WHAT IS ASKED -> Return, unchanged, the part of the items that opens with the line containing "How far from the camera" and continues through the end of the items.

DATA LISTING ->

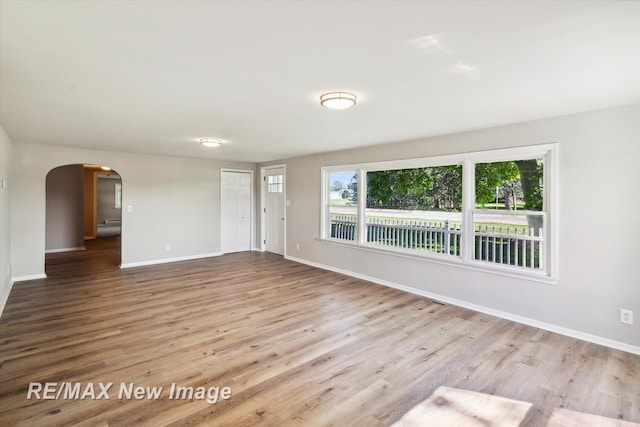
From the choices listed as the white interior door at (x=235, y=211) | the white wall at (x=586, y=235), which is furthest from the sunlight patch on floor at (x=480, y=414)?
the white interior door at (x=235, y=211)

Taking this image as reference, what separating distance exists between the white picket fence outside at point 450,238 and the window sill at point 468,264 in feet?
0.31

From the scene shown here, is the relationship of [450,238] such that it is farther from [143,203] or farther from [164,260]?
[143,203]

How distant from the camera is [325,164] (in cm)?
→ 603

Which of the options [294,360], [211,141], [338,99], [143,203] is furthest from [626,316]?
[143,203]

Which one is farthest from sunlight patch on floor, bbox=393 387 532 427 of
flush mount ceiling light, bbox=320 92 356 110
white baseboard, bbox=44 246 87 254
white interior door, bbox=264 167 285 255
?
white baseboard, bbox=44 246 87 254

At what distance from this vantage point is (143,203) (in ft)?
20.4

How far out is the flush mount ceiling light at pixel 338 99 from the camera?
2.62 meters

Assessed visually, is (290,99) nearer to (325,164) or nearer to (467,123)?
(467,123)

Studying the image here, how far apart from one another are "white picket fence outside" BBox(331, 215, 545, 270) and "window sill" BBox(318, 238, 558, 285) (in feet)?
0.31

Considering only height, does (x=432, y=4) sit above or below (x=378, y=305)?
above

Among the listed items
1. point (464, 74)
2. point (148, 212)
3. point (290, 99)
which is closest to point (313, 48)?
point (290, 99)

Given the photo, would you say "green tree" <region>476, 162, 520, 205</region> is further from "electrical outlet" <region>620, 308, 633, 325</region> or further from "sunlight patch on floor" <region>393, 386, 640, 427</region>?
"sunlight patch on floor" <region>393, 386, 640, 427</region>

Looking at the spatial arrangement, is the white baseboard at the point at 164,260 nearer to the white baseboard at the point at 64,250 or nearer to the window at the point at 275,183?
the window at the point at 275,183

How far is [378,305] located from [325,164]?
3.03 m
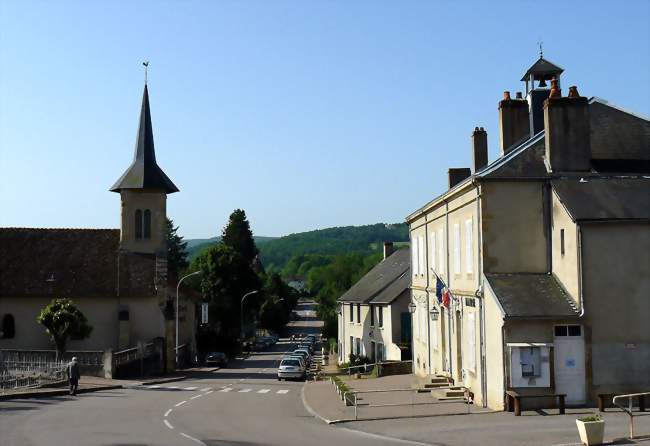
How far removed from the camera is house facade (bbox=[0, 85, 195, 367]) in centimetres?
5216

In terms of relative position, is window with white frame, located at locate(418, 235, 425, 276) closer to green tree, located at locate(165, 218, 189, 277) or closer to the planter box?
the planter box

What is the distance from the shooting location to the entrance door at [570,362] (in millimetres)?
22969

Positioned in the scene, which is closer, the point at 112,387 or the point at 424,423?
the point at 424,423

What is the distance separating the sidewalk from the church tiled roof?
90.9 ft

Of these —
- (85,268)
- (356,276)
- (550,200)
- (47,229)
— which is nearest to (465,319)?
(550,200)

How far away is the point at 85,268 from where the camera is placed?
54344 mm

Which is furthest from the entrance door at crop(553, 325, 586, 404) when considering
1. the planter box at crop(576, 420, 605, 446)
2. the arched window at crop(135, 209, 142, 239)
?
the arched window at crop(135, 209, 142, 239)

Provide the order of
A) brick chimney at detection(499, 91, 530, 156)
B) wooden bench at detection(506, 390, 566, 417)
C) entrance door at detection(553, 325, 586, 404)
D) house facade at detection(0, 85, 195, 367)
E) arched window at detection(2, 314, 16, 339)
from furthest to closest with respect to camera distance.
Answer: house facade at detection(0, 85, 195, 367) < arched window at detection(2, 314, 16, 339) < brick chimney at detection(499, 91, 530, 156) < entrance door at detection(553, 325, 586, 404) < wooden bench at detection(506, 390, 566, 417)

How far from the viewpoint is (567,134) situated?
25.0 metres

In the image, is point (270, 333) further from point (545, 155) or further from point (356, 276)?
point (545, 155)

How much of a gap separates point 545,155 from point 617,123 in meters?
3.17

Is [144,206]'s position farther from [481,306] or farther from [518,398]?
[518,398]

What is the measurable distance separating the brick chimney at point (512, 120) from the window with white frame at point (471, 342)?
708 cm

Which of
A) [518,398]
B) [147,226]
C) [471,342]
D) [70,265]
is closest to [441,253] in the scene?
[471,342]
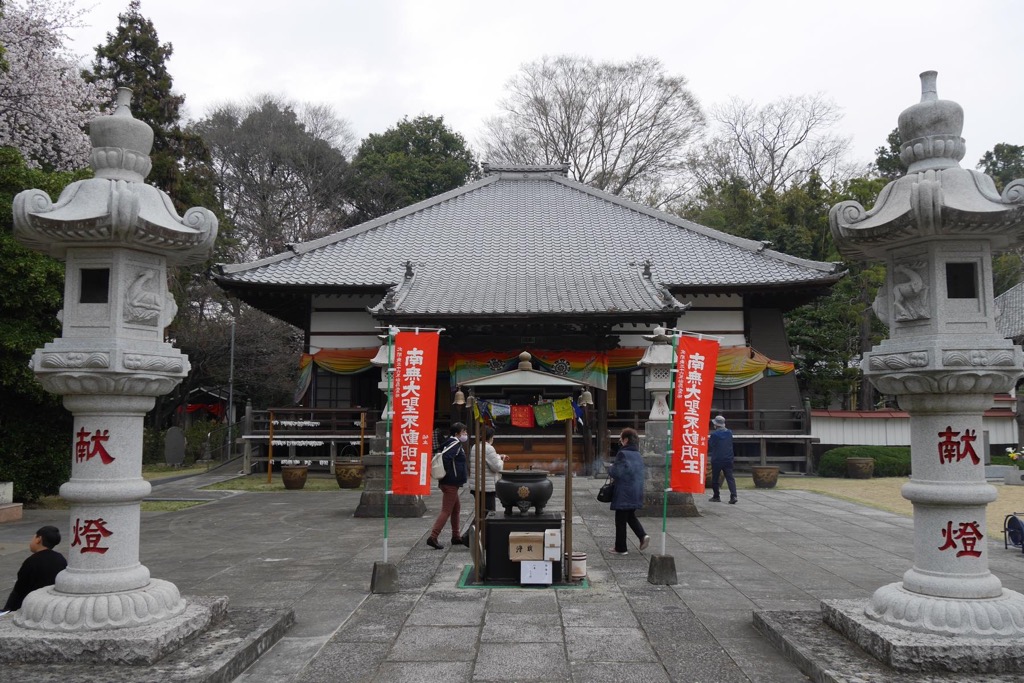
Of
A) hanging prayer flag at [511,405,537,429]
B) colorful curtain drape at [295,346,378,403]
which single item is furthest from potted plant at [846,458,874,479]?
colorful curtain drape at [295,346,378,403]

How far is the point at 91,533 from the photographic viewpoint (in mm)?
4977

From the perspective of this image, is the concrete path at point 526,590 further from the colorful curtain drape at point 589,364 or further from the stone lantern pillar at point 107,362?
the colorful curtain drape at point 589,364

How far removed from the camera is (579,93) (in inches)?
1314

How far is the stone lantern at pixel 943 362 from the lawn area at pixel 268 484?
1351 cm

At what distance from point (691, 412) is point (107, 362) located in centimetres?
516

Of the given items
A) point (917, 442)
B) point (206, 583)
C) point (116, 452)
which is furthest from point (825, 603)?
point (206, 583)

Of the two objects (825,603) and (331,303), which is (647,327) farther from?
(825,603)

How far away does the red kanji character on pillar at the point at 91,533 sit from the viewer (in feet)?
Answer: 16.3

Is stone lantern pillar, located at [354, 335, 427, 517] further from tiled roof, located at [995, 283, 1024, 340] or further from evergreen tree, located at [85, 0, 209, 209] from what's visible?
tiled roof, located at [995, 283, 1024, 340]

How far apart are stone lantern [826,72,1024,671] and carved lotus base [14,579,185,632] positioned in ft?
15.6

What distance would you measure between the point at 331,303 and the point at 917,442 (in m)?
17.8

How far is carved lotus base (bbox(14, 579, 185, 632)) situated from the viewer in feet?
15.4

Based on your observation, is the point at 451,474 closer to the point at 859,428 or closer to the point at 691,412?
the point at 691,412

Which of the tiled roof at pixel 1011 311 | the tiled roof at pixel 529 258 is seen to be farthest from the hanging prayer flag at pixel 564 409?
the tiled roof at pixel 1011 311
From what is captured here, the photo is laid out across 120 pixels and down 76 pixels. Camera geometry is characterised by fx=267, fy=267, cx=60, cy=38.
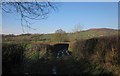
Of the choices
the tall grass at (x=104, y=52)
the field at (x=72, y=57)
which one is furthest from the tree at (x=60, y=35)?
the tall grass at (x=104, y=52)

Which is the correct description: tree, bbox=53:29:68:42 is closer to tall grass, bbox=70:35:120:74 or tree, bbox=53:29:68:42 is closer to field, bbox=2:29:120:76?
field, bbox=2:29:120:76

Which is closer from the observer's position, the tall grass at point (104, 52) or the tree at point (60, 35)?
the tall grass at point (104, 52)

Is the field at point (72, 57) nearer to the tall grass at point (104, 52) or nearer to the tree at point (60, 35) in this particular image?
the tall grass at point (104, 52)

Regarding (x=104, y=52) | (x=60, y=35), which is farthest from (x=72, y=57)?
(x=104, y=52)

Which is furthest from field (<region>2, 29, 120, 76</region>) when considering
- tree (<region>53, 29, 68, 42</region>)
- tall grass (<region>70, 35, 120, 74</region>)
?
tree (<region>53, 29, 68, 42</region>)

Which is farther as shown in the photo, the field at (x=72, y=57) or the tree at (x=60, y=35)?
the tree at (x=60, y=35)

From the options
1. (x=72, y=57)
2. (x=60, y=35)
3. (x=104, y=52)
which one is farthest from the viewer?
(x=72, y=57)

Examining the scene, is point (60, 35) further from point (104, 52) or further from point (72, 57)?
point (104, 52)

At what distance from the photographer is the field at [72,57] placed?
962 cm

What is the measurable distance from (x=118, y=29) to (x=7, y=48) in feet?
13.1

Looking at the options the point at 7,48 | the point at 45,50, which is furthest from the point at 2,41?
the point at 45,50

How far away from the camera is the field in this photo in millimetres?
9617

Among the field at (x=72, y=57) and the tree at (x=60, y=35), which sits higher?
the tree at (x=60, y=35)

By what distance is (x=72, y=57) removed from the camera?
13430 mm
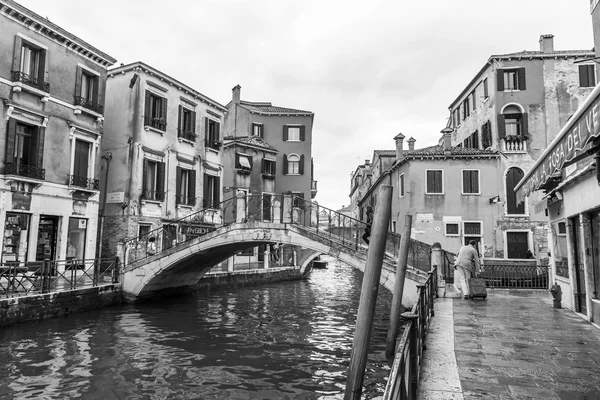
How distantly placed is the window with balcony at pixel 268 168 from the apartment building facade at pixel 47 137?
12.4 meters

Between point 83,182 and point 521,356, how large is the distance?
52.7ft

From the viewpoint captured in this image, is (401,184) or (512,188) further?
(401,184)

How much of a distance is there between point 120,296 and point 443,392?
14.1 m

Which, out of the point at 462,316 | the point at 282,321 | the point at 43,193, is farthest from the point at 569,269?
the point at 43,193

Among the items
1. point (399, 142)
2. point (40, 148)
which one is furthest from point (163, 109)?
point (399, 142)

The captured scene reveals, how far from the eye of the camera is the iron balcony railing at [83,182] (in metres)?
16.4

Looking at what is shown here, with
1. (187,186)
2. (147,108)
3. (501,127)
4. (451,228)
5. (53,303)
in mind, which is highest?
(501,127)

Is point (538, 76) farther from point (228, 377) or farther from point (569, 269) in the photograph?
point (228, 377)

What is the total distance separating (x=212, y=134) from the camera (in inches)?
936

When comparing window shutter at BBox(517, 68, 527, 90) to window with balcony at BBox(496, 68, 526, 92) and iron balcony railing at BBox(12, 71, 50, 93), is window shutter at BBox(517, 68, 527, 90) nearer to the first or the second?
window with balcony at BBox(496, 68, 526, 92)

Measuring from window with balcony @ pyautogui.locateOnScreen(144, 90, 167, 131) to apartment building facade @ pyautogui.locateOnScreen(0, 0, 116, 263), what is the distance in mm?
1980

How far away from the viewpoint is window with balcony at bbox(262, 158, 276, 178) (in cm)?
2890

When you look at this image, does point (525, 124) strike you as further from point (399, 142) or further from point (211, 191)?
point (211, 191)

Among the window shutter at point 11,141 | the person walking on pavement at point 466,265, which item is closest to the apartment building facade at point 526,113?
the person walking on pavement at point 466,265
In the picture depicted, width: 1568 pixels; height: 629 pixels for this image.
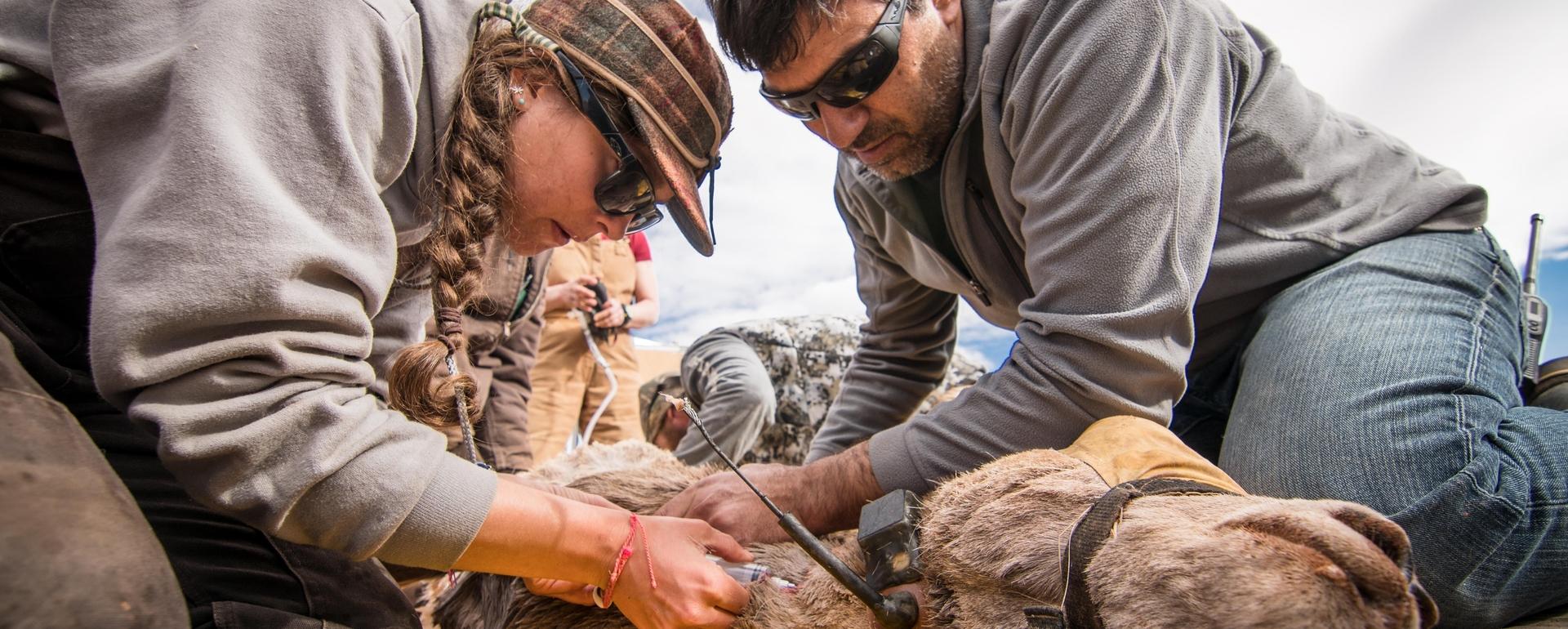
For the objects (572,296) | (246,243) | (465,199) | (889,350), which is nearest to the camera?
(246,243)

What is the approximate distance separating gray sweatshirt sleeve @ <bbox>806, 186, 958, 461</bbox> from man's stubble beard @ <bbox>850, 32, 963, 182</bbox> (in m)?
0.58

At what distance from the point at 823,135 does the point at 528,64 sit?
108 cm

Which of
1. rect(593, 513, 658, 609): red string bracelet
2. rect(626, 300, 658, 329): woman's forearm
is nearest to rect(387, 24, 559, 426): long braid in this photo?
rect(593, 513, 658, 609): red string bracelet

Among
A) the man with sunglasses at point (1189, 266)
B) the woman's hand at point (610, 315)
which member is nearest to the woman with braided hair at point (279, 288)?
the man with sunglasses at point (1189, 266)

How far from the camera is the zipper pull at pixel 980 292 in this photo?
2.46m

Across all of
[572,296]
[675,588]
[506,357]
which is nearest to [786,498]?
[675,588]

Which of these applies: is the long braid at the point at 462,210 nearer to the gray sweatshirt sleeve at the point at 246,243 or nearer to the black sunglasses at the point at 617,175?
the black sunglasses at the point at 617,175

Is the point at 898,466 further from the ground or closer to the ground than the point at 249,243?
closer to the ground

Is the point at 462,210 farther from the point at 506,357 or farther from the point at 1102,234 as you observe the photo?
the point at 506,357

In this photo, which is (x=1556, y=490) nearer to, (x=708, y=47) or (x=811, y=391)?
(x=708, y=47)

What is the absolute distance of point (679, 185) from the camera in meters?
1.80

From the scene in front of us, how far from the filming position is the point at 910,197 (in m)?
2.52

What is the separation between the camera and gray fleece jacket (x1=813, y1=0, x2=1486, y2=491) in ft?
5.56

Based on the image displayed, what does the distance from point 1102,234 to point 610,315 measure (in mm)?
3382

CORRECT ANSWER ->
How far from the camera is the zipper pull at pixel 980 292 in this photo?
2.46m

Across all of
[572,296]
[675,588]
[506,357]
which is nearest to [786,498]?
[675,588]

Which of these applies: is the long braid at the point at 462,210 nearer to the gray sweatshirt sleeve at the point at 246,243 or nearer to the black sunglasses at the point at 617,175?
the black sunglasses at the point at 617,175

Is the point at 898,466 further from the ground or closer to the ground than the point at 249,243?
closer to the ground

Is the point at 462,210 farther from the point at 506,357 or farther from the point at 1102,234 as you observe the photo?
the point at 506,357

In this photo, which is (x=1556, y=490) nearer to, (x=708, y=47) or (x=811, y=391)?
(x=708, y=47)

What is the absolute distance of point (679, 185) from the camera in meters?
1.80

From the scene in front of us, how far from the filming position is the point at 910,197 (in m)?
2.52

What is the separation between the camera and gray fleece jacket (x1=813, y1=0, x2=1486, y2=491) in ft?
5.56

Based on the image displayed, what does the distance from point 1102,234 to point 610,315 measure (in mm)?
3382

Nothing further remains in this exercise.